The aviation sector is facing major challenges to reduce its climate footprint. Where in other transport direct electrification is feasible, hydrocarbons will remain the dominant fuel for airplanes. Synthetic kerosene based on renewable H2 and CO2 is more of the few options. This drop-in fuel can be synthesized via the well-known Fischer-Tropsch route and via the emerging methanol route. Both synthetic routes benefit from a syngas containing CO and H2, produced via selective CO2 reduction process to CO. The traditional thermochemical conversion is achieved by an endothermic reverse water-gas-shift reaction limited by thermodynamic equilibrium and requires operation above 850°C creating a risk of catalyst deactivation and the formation of undesired side-products.
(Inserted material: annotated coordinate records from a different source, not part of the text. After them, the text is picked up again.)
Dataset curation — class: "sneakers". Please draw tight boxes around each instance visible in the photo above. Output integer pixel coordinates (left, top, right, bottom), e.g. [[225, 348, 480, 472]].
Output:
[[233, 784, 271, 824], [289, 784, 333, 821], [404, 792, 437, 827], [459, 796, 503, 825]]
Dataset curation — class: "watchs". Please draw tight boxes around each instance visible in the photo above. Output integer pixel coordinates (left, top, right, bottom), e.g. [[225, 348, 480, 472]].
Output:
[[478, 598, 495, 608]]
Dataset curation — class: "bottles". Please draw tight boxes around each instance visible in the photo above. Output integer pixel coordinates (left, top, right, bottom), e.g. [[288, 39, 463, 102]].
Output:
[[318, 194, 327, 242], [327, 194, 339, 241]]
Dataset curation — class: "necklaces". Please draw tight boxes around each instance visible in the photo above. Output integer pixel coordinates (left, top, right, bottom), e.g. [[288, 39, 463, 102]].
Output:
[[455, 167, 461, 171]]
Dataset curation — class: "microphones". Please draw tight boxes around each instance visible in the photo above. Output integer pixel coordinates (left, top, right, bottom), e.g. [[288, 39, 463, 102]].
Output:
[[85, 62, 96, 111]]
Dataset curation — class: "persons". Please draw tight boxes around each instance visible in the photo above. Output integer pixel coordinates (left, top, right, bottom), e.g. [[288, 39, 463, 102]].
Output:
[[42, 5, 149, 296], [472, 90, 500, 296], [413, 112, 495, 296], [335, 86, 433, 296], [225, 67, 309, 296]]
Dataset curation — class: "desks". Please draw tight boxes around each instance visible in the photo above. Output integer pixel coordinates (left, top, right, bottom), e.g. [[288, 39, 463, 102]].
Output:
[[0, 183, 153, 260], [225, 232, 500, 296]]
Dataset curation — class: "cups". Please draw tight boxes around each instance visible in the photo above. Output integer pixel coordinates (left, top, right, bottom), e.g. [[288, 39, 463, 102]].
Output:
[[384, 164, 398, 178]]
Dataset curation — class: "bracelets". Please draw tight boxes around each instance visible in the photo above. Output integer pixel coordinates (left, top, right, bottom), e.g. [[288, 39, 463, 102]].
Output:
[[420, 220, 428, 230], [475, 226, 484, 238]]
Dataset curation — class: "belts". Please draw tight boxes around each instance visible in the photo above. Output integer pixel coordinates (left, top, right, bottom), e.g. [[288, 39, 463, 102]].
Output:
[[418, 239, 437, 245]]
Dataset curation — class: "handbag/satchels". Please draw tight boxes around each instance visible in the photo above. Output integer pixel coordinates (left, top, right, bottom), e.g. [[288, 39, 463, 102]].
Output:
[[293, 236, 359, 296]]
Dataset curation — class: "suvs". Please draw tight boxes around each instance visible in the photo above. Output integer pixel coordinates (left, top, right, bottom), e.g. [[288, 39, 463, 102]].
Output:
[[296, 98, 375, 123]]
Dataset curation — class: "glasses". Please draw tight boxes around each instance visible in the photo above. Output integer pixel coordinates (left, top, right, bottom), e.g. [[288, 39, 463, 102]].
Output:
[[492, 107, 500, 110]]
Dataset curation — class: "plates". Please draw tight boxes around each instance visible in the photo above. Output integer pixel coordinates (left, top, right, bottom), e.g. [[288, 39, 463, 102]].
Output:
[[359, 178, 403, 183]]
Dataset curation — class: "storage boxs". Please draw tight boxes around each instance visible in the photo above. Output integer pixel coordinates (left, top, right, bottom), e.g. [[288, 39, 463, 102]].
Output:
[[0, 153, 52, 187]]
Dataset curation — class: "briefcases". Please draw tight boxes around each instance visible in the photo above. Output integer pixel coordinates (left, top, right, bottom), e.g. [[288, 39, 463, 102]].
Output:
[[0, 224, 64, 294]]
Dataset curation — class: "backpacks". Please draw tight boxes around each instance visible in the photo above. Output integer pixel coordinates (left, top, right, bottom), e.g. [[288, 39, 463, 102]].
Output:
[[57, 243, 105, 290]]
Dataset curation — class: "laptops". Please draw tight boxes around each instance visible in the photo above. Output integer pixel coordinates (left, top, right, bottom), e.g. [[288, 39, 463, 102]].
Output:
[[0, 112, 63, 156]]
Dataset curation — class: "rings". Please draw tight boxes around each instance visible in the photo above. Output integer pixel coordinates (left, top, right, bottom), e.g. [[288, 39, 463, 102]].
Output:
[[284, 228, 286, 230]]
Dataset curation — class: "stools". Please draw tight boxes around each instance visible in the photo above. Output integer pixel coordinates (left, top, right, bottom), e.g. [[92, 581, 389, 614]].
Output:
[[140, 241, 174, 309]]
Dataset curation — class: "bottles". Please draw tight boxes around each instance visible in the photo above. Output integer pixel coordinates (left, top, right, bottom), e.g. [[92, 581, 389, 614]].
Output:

The key challenge is to design a low temperature process that combines a high conversion with a high selectivity.

An efficient way to increase the conversion at lower temperatures is through the in-situ water removal by addition of a selective sorbent functionality to the catalyst bed. The sorption enhanced process COMAX, allows for reliable operation below 350°C and at pressures above 10 bar. The technology has been validated in the laboratory up to TRL2 with predesigned highly performing bifunctional materials. The CO2 conversion and CO selectivity of over 95% have been achieved. The objective of the SFINCS project is to scale up the COMAX technology to TRL 4, while increasing the CO2 conversion and CO selectivity to at least 99% using industrially produced bifunctional materials.

Korte omschrijving
The project goal will be achieved by a consortium of key, industrial, players from the essential value chain from feedstock supply to the end use. The activities are comprised in four areas of development: 1) materials design and industrial production; 2) process model and unit design, heat integration; 3) experimental TRL4 demonstration and 4) evaluation of environmental impact and economic potential including a business case study of the further integration with downstream processes to meet the specification of the fuel market standards.

The result of the project is demonstration of optimized COMAX process at TRL4, which includes 1) scale up materials fabrication able to provide high conversion and selectivity at low temperatures, 2) process designed in a flexible way to produce syngas compositions for two downstream process routes, 3) integrated heat management minimizing the costs and carbon footprint compared to state-of-the-art technologies. Investments and operational costs are calculated, and two business case scenarios of SAF production are provided to ensure commercialization well before 2030.